US President Donald Trump filed a lawsuit against the BBC on Monday, demanding at least $10 billion over a documentary that altered his 2021 speech to supporters ahead of the US Capitol riot.
The case, filed in federal court in Miami, demands “damages in an amount not less than $5,000,000,000” for each of the two charges against the British broadcaster, alleging defamation and violating the Florida Deceptive and Unfair Trade Practices Act.
Trump, 79, had already stated on Monday that the lawsuit was impending, saying the BBC had “put words in my mouth,” even speculating that “they used AI or something.”
The documentary in question aired on the BBC’s flagship current affairs program “Panorama” last year, ahead of the 2024 election.
The video stitched together two unrelated pieces of Trump’s speech on January 6, 2021, giving the impression that he directly encouraged supporters to attack the Capitol, where senators were confirming Joe Biden’s 2020 election victory.
“The formerly respected and now disgraced BBC defamed President Trump by intentionally, maliciously, and deceptively doctoring his speech in a brazen attempt to interfere in the 2024 Presidential Election,” a spokesperson for Trump’s legal team said in a statement to AFP.

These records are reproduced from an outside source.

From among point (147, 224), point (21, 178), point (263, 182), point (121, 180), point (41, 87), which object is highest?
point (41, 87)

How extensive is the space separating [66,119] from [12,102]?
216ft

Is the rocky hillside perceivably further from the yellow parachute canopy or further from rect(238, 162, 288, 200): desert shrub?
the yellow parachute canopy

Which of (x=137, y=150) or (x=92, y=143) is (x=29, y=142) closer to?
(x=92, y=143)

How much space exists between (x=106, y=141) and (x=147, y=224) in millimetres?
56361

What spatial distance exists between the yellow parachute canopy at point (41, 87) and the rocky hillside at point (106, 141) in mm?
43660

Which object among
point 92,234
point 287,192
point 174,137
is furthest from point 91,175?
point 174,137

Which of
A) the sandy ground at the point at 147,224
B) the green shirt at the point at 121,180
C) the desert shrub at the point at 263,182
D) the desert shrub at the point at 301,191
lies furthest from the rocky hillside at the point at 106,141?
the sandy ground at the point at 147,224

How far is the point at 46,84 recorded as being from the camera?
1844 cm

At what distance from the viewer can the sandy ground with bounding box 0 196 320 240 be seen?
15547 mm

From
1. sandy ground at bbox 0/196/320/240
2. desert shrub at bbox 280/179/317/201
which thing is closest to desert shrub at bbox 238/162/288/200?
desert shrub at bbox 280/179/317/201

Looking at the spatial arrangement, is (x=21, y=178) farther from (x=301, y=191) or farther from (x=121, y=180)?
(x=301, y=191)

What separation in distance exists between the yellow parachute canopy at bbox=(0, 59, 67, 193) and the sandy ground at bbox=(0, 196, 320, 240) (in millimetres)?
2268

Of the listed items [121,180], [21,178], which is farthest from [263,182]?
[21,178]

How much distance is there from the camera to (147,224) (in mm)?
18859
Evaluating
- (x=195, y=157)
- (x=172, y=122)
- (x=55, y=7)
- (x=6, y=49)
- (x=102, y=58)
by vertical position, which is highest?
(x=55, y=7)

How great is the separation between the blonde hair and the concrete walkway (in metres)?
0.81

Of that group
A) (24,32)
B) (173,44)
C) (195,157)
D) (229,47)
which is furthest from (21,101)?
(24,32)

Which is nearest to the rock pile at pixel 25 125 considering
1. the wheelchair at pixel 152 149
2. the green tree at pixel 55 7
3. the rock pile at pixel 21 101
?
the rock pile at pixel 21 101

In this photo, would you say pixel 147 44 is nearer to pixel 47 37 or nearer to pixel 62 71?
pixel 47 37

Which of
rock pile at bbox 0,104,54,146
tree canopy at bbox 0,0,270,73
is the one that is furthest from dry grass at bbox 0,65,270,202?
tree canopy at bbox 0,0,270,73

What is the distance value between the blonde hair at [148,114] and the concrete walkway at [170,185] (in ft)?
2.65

“The BBC has a long pattern of deceiving its audience in coverage of President Trump, all in service of its own leftist political agenda,” the statement added.

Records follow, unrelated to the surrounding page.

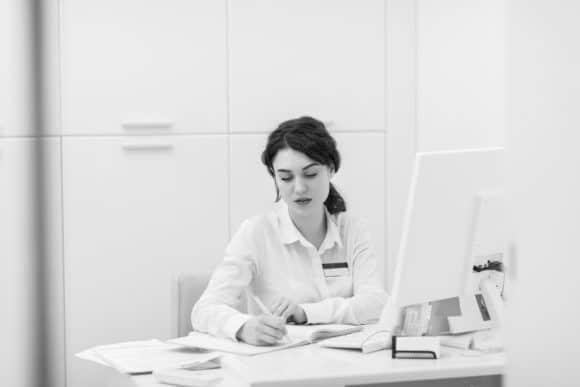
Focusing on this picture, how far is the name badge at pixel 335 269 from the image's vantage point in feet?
7.97

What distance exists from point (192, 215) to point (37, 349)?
277 cm

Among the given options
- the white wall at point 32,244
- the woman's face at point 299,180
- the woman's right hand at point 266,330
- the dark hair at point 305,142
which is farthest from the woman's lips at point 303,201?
the white wall at point 32,244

The British Broadcasting Corporation, whose audience extends far beyond the United Kingdom, experienced difficulty last month after a media article resurfaced the modified clip.
The controversy forced the BBC’s director-general and top news officer to quit.

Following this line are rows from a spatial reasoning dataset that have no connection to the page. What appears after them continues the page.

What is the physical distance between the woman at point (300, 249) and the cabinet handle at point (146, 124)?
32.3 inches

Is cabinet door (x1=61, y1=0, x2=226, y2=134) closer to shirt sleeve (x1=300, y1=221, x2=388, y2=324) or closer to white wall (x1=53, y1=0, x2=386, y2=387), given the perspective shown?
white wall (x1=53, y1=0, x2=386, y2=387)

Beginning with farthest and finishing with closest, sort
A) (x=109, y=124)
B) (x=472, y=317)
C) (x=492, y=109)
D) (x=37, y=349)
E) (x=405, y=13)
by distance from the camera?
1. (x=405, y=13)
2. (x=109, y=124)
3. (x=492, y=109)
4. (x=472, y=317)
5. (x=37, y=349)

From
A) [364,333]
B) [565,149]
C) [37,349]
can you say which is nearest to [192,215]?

Trump’s complaint alleges that the modified remarks in the documentary is…
“fabricated and aired by the Defendants one week before the 2024 Presidential Election in a brazen attempt to interfere in and influence the Election’s outcome to President Trump’s detriment.”
The BBC has rebuffed Trump’s legal defamation charges, albeit its chairman, Samir Shah, has sent him an apologetic letter.
Shah also told a UK parliamentary committee last month that the broadcaster should have acted sooner to admit its blunder when it was revealed in a document leaked to The Daily Telegraph newspaper.
The BBC lawsuit is the latest in a series of legal proceedings filed by Trump against media corporations in recent years, several of which have resulted in multimillion-dollar settlements.